Source document

The Bochum Stadtbahn is a light rail line in North Rhine-Westphalia, Germany, linking the cities of Bochum and Herne. It is operated by BOGESTRA, and is integrated into the Rhine-Ruhr Stadtbahn network. It consists of a single Stadtbahn line, which includes a tunnel section between the city centers of Bochum and Herne.

History
The Bochum Stadtbahn opened on 2 September 1989, then operating a route between Castle Herne Strünkede and Bochum Central Station. An extension of the line from the Bochum Central Station south to the Ruhr-University Bochum and to Hustadt opened for service on 28 November 1993. Planned sections of the Bochum Stadtbahn northwest to Recklinghausen and southeast to Witten were never implemented due to the associated costs to these respective municipalities.

Dataset records
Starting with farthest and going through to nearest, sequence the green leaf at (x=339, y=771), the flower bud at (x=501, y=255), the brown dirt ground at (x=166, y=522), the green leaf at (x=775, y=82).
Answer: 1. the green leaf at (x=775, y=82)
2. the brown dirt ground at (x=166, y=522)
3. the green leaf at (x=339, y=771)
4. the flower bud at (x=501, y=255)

Challenges
1/ Decide whether each statement agrees with the text on the Bochum Stadtbahn, answering yes or no and quoting the deciding words of the text: (a) The line is operated by BOGESTRA. (b) The extension to the Ruhr-University Bochum and Hustadt opened in 1989. (c) The line was extended northwest to Recklinghausen.
2/ Write out the part of the text on the Bochum Stadtbahn between "The Bochum Stadtbahn is" and "these respective municipalities.", inclusive.
The material has no connection to the text about the Bochum Stadtbahn.

Answers per task
1/
(a) Yes: "It is operated by BOGESTRA"
(b) No: "opened for service on 28 November 1993"
(c) No: "were never implemented due to the associated costs to these respective municipalities"

2/
The Bochum Stadtbahn is a light rail line in North Rhine-Westphalia, Germany, linking the cities of Bochum and Herne. It is operated by BOGESTRA, and is integrated into the Rhine-Ruhr Stadtbahn network. It consists of a single Stadtbahn line, which includes a tunnel section between the city centers of Bochum and Herne.

History
The Bochum Stadtbahn opened on 2 September 1989, then operating a route between Castle Herne Strünkede and Bochum Central Station. An extension of the line from the Bochum Central Station south to the Ruhr-University Bochum and to Hustadt opened for service on 28 November 1993. Planned sections of the Bochum Stadtbahn northwest to Recklinghausen and southeast to Witten were never implemented due to the associated costs to these respective municipalities.